-- Apply what you read --
1. In the Day 277 diary entry below, rewrite the passage starting at "We arrived at" and ending at "TV, hot water.", putting "large room" in place of "big room".
2. Answer these questions from the Day 277 diary entry below:
(a) How much did the tour to My Son cost?
(b) How far outside of Danang is My Son?
(c) Which way does the entrance of the main tower face?

-- Text block --
══════

Saturday, November 22nd, 2003 – Day 277

Saturday, November 22nd, 2003 – Day 277

We arrived at 6.00am in the morning. The bus (Sinh Cafe mafia) brough us to two hotels for viewing. The first hotel was too far from town. There are lots of hotels in Hoi An and its LOW season here. Even so i decided to stay in the second hotel called the HOANG TRINH Hotel. Its brand new and I go a big room for 6 USD. It has 2 big beds, satelite TV, hot water.

It was 6.00am. I was shattered but awakke. I decided to rest, watch BBC and go on a 8.30am tour to My Son. I walked down to the Sinh Cafe branch and pid my 2 USD. What cheap is that for the one hour and thirty minute bus journey there, a guided tour and return trip. I bought a few bread rolls accross the street for brekfast and the journey.

My Son, 71km (44 miles) outside of Danang, is one of the most important Cham temple sites, established in the late 4th century. The temples were constructed as a religious center for citizens of the Cham capital, Danang, from the 7th through 12th centuries. My Son might also have been used as a burial site for Cham kings after cremation. Originally, there were over 70 towers and monuments here, but bombing during the American war (the Viet Cong used My Son as a munitions warehouse) has sadly reduced many to rubble. Additionally, many of the smaller structures have been removed to the Cham Museum in Danang. The complex has a very serene and spiritual setting, however, and what does remain is powerful and evocative. It’s not hard to imagine what a wonder My Son must once have been.

Much of what remains today are structures built or renovated during the 10th century, when the cult of Shiva, founder and protector of the kingdom, was predominant in the Cham court. Each group had at least the following structures: a kalan, or main tower; a gate tower in front of that, with two entrances; a mandapa, or meditation hall; and a repository building for offerings. Some have towers sheltering stelae with kingly epitaphs. A brick wall encircles the compound.

Architecturally, a temple complex shows Indian influences. Each is a microcosm of the world. The foundations are Earth, the square bases are the temple itself, and the pointed roofs symbolize the heavens. The entrance of the main tower faces east, and surrounding smaller towers represent each continent. A trench, representing the oceans, surrounds each group. Vietnamese architecture is represented in decorative patterns and boat-shape roofs.

══════

-- Data block --
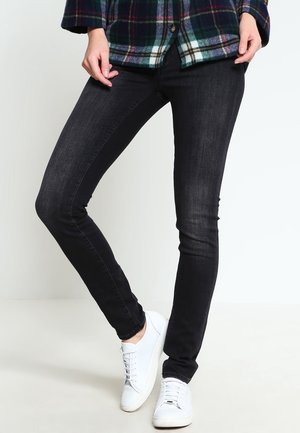 Jeans Skinny Fit - black denim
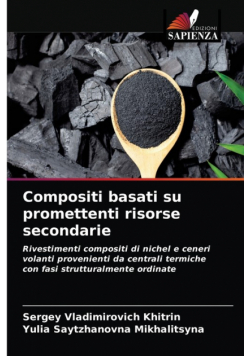 Compositi basati su promettenti risorse secondarie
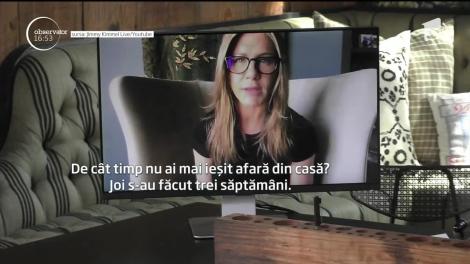 Curăţenia în casă şi navigatul pe Internet sunt principalele activităţi ale starurilor de la Hollywood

══════

-- Answers per task --
1.
We arrived at 6.00am in the morning. The bus (Sinh Cafe mafia) brough us to two hotels for viewing. The first hotel was too far from town. There are lots of hotels in Hoi An and its LOW season here. Even so i decided to stay in the second hotel called the HOANG TRINH Hotel. Its brand new and I go a large room for 6 USD. It has 2 big beds, satelite TV, hot water.

2.
(a) 2 USD
(b) 71km (44 miles)
(c) East